Begin PROVIDED INFORMATION

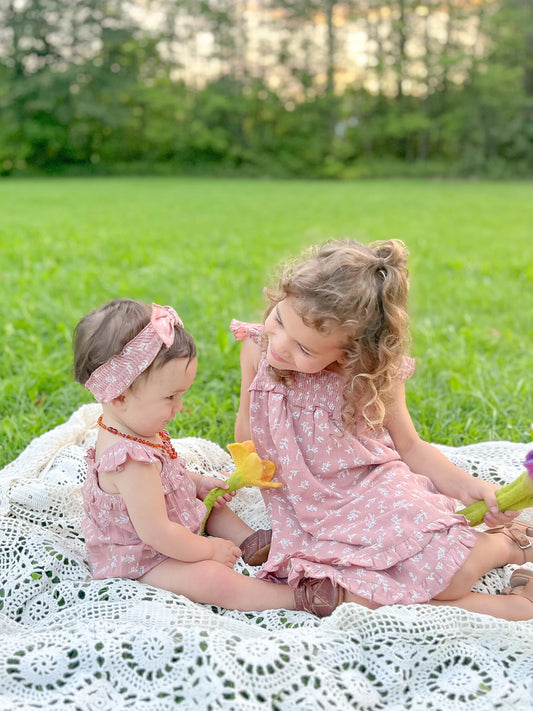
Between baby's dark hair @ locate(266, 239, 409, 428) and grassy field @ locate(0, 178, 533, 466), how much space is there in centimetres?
32

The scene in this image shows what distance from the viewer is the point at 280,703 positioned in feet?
5.07

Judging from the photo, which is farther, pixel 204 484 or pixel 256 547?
pixel 204 484

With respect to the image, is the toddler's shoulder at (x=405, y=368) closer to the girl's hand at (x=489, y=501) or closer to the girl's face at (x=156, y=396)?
the girl's hand at (x=489, y=501)

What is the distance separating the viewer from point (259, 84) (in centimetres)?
2583

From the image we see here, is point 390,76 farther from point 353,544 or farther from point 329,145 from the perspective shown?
point 353,544

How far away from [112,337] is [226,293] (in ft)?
9.69

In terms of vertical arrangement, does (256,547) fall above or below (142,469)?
below

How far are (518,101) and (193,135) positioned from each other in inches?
429

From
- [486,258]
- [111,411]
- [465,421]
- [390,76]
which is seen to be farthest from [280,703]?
[390,76]

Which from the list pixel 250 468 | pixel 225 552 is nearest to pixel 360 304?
pixel 250 468

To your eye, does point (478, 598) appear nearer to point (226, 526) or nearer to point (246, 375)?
point (226, 526)

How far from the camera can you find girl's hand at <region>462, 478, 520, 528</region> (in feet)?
6.52

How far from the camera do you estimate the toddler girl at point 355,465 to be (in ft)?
6.17

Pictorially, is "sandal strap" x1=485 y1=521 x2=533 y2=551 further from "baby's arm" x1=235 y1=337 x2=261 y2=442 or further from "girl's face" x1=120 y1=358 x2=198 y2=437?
"girl's face" x1=120 y1=358 x2=198 y2=437
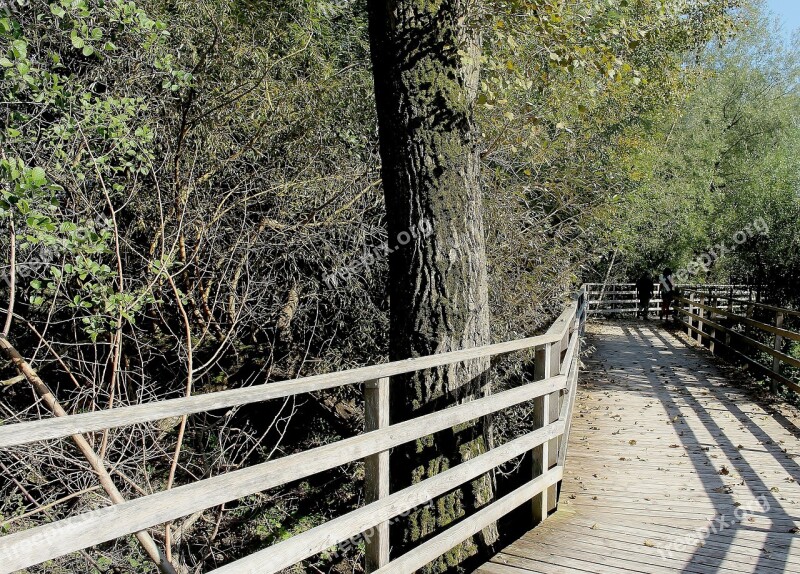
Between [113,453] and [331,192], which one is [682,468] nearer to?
[331,192]

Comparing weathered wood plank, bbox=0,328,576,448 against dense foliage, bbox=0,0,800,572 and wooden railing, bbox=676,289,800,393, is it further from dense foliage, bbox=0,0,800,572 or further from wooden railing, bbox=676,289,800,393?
wooden railing, bbox=676,289,800,393

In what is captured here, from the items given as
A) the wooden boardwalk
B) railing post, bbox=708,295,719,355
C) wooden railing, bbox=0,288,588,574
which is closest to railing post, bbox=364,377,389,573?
wooden railing, bbox=0,288,588,574

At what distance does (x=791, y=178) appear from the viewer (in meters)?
19.7

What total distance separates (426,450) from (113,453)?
3.07m

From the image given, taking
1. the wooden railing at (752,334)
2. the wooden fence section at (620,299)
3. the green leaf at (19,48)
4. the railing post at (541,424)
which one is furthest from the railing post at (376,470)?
the wooden fence section at (620,299)

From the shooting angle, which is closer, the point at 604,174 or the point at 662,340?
the point at 604,174

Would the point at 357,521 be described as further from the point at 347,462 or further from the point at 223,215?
the point at 223,215

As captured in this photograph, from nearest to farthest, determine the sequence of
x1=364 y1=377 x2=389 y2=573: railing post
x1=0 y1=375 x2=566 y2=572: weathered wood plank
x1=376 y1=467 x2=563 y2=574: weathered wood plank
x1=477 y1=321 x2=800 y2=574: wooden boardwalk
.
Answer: x1=0 y1=375 x2=566 y2=572: weathered wood plank → x1=364 y1=377 x2=389 y2=573: railing post → x1=376 y1=467 x2=563 y2=574: weathered wood plank → x1=477 y1=321 x2=800 y2=574: wooden boardwalk

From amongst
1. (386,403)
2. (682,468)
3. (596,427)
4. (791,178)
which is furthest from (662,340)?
(386,403)

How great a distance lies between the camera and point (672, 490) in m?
5.80

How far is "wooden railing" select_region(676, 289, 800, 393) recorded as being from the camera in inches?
400

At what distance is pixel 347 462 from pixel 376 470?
400 mm

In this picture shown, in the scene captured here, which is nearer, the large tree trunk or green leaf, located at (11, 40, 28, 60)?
green leaf, located at (11, 40, 28, 60)

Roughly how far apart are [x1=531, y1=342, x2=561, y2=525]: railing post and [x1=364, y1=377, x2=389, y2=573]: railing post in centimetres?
190
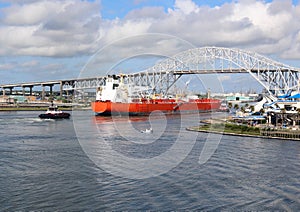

End PROVIDED INFORMATION

*TASK REQUIREMENTS:* Return each line of the items above that contains the string "this".

*COMPLETED EXERCISE:*
The scene in this image shows what distance from the viewer is the point at 280,703 positioned in feet?
As captured in this photograph, from nearest to farthest, determine the sequence of
In this picture shown, in the scene captured here, which is nearer, the large tree trunk or green leaf, located at (11, 40, 28, 60)?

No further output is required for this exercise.